[[ Exercise material open ]]

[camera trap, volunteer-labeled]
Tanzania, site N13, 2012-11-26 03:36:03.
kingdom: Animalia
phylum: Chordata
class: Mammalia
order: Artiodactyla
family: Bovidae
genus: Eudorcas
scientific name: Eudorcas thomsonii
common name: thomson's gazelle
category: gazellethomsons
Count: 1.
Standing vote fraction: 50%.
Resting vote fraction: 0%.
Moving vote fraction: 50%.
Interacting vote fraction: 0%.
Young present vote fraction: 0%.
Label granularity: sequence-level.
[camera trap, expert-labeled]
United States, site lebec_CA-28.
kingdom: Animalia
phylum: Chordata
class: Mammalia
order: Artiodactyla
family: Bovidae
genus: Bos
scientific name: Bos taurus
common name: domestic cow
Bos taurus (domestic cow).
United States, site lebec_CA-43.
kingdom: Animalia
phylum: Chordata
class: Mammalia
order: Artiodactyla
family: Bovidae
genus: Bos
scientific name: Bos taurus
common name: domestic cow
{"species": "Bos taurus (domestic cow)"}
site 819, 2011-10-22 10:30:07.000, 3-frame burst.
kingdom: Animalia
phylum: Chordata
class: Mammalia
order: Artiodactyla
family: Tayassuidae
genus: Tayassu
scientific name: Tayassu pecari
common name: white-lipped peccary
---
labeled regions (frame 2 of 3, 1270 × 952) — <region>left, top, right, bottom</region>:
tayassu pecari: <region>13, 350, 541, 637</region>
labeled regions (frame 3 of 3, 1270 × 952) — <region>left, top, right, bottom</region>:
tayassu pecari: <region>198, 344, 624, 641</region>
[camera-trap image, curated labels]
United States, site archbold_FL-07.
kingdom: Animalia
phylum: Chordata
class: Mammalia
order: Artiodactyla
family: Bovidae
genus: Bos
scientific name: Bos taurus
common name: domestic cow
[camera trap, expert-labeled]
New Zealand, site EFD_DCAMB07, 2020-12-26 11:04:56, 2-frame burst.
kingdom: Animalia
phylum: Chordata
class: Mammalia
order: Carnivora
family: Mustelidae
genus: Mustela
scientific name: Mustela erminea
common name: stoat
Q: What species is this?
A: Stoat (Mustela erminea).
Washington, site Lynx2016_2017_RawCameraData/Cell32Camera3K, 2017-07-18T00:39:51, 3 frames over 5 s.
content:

[[ Exercise material closed ]]

Exercise aim:
Give the entries again in full, exactly as they are written.

Solution for this problem:
[camera trap, volunteer-labeled]
Tanzania, site N13, 2012-11-26 03:36:03.
kingdom: Animalia
phylum: Chordata
class: Mammalia
order: Artiodactyla
family: Bovidae
genus: Eudorcas
scientific name: Eudorcas thomsonii
common name: thomson's gazelle
category: gazellethomsons
Count: 1.
Standing vote fraction: 50%.
Resting vote fraction: 0%.
Moving vote fraction: 50%.
Interacting vote fraction: 0%.
Young present vote fraction: 0%.
Label granularity: sequence-level.
[camera trap, expert-labeled]
United States, site lebec_CA-28.
kingdom: Animalia
phylum: Chordata
class: Mammalia
order: Artiodactyla
family: Bovidae
genus: Bos
scientific name: Bos taurus
common name: domestic cow
Bos taurus (domestic cow).
United States, site lebec_CA-43.
kingdom: Animalia
phylum: Chordata
class: Mammalia
order: Artiodactyla
family: Bovidae
genus: Bos
scientific name: Bos taurus
common name: domestic cow
{"species": "Bos taurus (domestic cow)"}
site 819, 2011-10-22 10:30:07.000, 3-frame burst.
kingdom: Animalia
phylum: Chordata
class: Mammalia
order: Artiodactyla
family: Tayassuidae
genus: Tayassu
scientific name: Tayassu pecari
common name: white-lipped peccary
---
labeled regions (frame 2 of 3, 1270 × 952) — <region>left, top, right, bottom</region>:
tayassu pecari: <region>13, 350, 541, 637</region>
labeled regions (frame 3 of 3, 1270 × 952) — <region>left, top, right, bottom</region>:
tayassu pecari: <region>198, 344, 624, 641</region>
[camera-trap image, curated labels]
United States, site archbold_FL-07.
kingdom: Animalia
phylum: Chordata
class: Mammalia
order: Artiodactyla
family: Bovidae
genus: Bos
scientific name: Bos taurus
common name: domestic cow
[camera trap, expert-labeled]
New Zealand, site EFD_DCAMB07, 2020-12-26 11:04:56, 2-frame burst.
kingdom: Animalia
phylum: Chordata
class: Mammalia
order: Carnivora
family: Mustelidae
genus: Mustela
scientific name: Mustela erminea
common name: stoat
Q: What species is this?
A: Stoat (Mustela erminea).
Washington, site Lynx2016_2017_RawCameraData/Cell32Camera3K, 2017-07-18T00:39:51, 3 frames over 5 s.
content:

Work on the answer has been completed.